+++ 本文 +++

今回、岡崎は自らの制作に二重の規定をもって臨んだといえるだろう。一つ目はもちろんのこと0号というサイズにあるが、刷毛やナイフでつくられたと思しき筆触のスケールもまた通常より何段階か落とされ、それらは全てほぼ均等な大きさで扱われている。つまりその規定とは、画面の外(0号)と内(個々の筆触)にそれぞれを拘束するサイズ/フレームの二重性である。
端的にこのような図式を描けば、たとえばマイケル・フリードが、フランク・ステラやケネス・ノーランドが直面しつつある問題として取り上げた「ディピクテッドシェイプ」と「リテラルシェイプ」との背反を想起させるかもしれない。フリードはカンバス内に描かれた形と絵の物理的な支持体の形態とが、ステラなどの画家の手によってかつてないほど緊張した関係にありつつあること、そしてそれゆえにだが、そもそもカンバスの外側と内側とが全く異なる記述対象(ロジカルタイプ)に所属しうるものであり、いまやバラバラに解体されつつあることを、ひとつの危機として報告したのだった。ステラからのその一つの解答が、シェイプドカンバスと呼ばれるものであったことはよく知られている。だが、彼らの絵がそれほど巨大なわけではない、むしろヒューマンスケールのキャンバスを支持体として描かれていたことに注意すべきだろう。つまり、分裂していると感じられたのは逆に、それを視ている当の我々の身体の方だったのである。それゆえ岡崎の0号は、そのような絵画の身体性—物質性に対する鮮烈な批判なのだ。

+++

設問:
A - 本文によれば、ステラが示した一つの解答は何と呼ばれるものだったか。
B - 岡崎の0号作品を論じた本文を、最後の文のあとから引き取って書き継ぎなさい。

+++ 元データ +++

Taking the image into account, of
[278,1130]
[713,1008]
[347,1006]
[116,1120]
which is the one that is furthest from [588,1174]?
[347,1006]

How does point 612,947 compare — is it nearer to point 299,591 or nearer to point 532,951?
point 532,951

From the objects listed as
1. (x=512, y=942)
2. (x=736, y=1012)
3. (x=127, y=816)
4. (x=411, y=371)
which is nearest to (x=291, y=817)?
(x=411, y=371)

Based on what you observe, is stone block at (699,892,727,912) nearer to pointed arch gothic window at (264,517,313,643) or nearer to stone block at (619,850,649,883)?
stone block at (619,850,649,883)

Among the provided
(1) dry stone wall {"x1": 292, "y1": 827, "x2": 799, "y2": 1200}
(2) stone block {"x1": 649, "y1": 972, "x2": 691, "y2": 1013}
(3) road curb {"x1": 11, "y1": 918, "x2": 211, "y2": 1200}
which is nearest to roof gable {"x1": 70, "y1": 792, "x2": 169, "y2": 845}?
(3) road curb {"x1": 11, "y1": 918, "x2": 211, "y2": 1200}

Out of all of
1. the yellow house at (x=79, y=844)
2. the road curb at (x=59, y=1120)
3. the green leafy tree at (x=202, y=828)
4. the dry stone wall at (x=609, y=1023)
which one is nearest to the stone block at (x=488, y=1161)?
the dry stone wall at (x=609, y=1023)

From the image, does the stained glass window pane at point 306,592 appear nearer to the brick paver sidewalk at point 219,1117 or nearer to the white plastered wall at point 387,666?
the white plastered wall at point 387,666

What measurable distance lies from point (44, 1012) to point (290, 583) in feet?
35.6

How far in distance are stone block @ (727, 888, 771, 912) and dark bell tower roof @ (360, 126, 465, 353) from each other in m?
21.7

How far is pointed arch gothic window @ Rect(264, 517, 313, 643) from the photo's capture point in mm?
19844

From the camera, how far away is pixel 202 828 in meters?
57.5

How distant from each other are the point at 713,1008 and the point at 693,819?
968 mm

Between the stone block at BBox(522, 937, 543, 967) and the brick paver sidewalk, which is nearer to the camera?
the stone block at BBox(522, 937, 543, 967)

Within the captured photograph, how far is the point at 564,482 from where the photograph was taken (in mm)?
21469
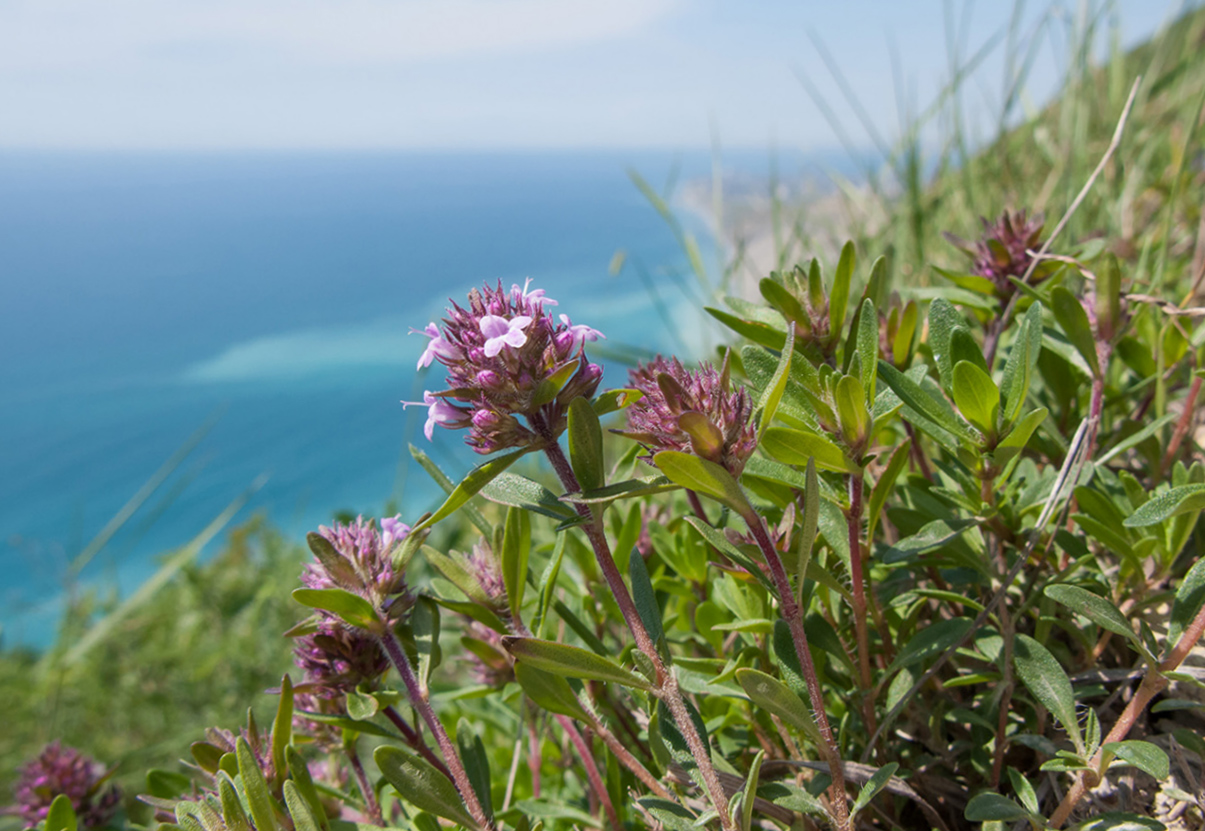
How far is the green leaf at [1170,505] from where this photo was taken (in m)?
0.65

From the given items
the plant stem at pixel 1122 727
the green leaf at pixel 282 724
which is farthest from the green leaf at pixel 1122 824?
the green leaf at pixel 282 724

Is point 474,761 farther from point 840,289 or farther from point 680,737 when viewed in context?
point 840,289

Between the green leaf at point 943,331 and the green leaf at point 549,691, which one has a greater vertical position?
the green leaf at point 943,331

+++
+++ 元データ +++

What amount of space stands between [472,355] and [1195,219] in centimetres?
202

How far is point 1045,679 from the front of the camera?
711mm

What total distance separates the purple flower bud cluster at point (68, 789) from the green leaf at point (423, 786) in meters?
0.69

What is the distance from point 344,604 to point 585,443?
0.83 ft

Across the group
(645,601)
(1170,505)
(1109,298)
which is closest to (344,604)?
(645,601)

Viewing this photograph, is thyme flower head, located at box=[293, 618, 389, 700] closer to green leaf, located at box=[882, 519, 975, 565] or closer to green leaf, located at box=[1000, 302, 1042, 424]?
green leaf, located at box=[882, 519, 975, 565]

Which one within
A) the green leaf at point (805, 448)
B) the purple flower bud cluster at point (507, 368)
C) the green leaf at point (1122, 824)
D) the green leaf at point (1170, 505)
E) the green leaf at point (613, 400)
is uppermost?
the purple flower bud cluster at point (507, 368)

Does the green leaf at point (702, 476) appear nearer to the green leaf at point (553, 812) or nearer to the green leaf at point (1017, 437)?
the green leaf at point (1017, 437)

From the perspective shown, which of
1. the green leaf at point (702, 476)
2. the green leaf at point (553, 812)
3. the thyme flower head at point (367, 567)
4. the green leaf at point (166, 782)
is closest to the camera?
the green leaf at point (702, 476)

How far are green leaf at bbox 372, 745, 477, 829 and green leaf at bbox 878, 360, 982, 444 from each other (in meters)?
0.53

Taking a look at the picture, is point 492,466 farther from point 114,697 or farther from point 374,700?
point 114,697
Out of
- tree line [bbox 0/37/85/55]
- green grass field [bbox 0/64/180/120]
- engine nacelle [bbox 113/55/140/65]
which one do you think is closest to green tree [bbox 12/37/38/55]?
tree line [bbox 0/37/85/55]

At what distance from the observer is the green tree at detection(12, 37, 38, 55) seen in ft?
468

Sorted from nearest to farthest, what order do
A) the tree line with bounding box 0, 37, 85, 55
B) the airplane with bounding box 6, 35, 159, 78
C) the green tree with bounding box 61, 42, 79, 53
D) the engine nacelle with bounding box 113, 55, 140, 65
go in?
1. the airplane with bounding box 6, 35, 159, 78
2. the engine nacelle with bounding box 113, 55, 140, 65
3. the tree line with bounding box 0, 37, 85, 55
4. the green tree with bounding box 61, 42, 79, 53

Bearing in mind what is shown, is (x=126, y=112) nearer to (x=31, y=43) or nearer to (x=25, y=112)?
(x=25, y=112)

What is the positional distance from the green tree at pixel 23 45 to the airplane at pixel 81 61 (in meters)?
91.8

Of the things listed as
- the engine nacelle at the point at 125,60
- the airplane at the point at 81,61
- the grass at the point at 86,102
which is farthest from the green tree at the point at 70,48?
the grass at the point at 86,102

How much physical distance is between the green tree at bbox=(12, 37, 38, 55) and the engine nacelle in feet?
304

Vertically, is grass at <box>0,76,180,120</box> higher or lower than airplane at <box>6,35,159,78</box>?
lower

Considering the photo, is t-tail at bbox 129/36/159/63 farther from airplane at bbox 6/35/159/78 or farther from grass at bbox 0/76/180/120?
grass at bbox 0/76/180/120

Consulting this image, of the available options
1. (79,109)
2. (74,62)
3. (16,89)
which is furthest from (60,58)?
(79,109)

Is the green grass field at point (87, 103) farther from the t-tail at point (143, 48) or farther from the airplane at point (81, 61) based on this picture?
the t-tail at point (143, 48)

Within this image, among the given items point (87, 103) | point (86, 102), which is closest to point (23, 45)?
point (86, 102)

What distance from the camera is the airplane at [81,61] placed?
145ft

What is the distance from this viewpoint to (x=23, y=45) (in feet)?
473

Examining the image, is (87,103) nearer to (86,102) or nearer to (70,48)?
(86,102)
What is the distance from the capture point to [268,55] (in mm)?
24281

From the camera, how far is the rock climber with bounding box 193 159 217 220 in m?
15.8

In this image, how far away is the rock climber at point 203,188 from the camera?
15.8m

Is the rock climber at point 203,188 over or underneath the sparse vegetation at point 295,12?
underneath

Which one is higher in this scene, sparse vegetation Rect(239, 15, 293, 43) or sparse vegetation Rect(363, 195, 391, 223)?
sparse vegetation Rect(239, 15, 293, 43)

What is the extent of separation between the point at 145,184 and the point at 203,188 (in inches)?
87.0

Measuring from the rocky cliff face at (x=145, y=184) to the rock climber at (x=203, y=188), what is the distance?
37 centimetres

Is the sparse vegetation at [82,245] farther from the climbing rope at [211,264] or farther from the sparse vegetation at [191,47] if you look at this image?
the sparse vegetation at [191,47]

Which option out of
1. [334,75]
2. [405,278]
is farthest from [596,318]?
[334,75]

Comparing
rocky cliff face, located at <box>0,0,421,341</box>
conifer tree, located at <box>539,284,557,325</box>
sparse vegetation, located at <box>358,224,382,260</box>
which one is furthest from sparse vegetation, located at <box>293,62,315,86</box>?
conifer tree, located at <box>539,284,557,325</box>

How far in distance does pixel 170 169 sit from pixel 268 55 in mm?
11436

+++

解答:
A - シェイプドカンバスと呼ばれるものだった。

B -
ところで今回の作品で印象的だったものの一つに、透明なアクリルと不透明なアクリルとの非常にバランスの良い併用があった。両者は互いを干渉することなく、また図と地の関係として一方を貶めることなく、対当に互いを反復するかのように置かれ、この両者は決定的に不可分であり、あたかもそれぞれが力学的に対応しているかのように感じられもする。(逆に単一的な要素だけによって画面が連続していく場合にも、線描的な有機体に還元されてしまうことがないように充分に配慮された画面は、小さな表面に力学的な緊張感をもたらしている。)そして絵の具がつくりだすこの関係性によって、様々な明度と透明感をもった絵の具のそれぞれにあらかじめ与えられている重さや軽さ、強さや柔らかさといった感覚は、吟味され直されるのだろう。そしてそれが0号であることを少しも感じさせずあらゆる方向に伸縮するメディウムは、キャンバス全体を包みこむように優しく滑らかに、そして暴力的に画面を浸食し拡げてゆくだろう。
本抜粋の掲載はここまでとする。